◆ WHAT TO WORK ON:
Copy out the data below word for word, from the line containing "How far from the camera" through the end, both ends included. Give only that stretch.

◆ GIVEN ENTRIES:
━━━━━━━━━━
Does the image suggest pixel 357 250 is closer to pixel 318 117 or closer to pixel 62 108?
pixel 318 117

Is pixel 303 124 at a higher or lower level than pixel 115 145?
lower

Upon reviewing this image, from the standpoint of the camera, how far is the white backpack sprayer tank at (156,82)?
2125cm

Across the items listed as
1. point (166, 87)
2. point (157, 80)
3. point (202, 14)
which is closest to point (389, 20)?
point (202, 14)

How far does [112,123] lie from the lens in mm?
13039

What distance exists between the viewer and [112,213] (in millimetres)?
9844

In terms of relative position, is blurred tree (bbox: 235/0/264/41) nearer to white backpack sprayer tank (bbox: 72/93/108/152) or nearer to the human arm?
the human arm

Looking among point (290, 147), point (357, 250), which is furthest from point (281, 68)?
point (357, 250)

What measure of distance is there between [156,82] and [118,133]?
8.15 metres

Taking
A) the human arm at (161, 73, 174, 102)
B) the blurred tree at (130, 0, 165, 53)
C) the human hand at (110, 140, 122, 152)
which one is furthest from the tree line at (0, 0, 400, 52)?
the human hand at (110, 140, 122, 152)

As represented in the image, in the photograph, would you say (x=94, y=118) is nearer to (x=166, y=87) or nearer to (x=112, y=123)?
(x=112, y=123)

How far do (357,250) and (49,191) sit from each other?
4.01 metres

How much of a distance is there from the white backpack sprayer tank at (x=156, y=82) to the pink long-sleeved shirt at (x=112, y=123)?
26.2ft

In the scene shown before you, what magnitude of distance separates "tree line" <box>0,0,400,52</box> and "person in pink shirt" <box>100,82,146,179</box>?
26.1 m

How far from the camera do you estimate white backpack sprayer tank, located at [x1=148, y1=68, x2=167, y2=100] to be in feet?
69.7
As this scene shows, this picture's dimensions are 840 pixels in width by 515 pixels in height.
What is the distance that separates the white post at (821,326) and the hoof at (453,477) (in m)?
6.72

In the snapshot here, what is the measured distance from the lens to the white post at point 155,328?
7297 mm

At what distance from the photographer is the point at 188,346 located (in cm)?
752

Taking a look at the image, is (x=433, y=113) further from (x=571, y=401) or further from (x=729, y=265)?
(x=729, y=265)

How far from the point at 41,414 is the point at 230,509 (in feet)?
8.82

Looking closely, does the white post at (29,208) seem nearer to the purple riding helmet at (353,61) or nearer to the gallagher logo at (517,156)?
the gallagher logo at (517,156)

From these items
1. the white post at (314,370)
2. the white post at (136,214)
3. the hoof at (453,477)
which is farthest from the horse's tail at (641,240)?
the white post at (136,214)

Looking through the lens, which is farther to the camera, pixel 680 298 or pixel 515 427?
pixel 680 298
━━━━━━━━━━
◆ FINISHED ANSWER:
How far from the camera do you estimate white backpack sprayer tank, located at [x1=148, y1=68, x2=167, y2=100] to be in feet?
69.7
As this scene shows, this picture's dimensions are 840 pixels in width by 515 pixels in height.
What is the distance that separates the white post at (821,326) and the hoof at (453,477) (in m)?
6.72

In the snapshot here, what is the measured distance from the lens to the white post at point 155,328?
7297 mm

At what distance from the photographer is the point at 188,346 located (in cm)?
752

Taking a look at the image, is (x=433, y=113) further from (x=571, y=401) or further from (x=729, y=265)?
(x=729, y=265)

How far from the point at 41,414 is the point at 230,509 (in feet)?
8.82

Looking closely, does the white post at (29,208) seem nearer to the purple riding helmet at (353,61) or nearer to the gallagher logo at (517,156)?
the gallagher logo at (517,156)

From these items
1. the white post at (314,370)
2. the white post at (136,214)
3. the hoof at (453,477)
which is farthest from the horse's tail at (641,240)?
the white post at (136,214)

Looking through the lens, which is farther to the camera, pixel 680 298 or pixel 515 427?
pixel 680 298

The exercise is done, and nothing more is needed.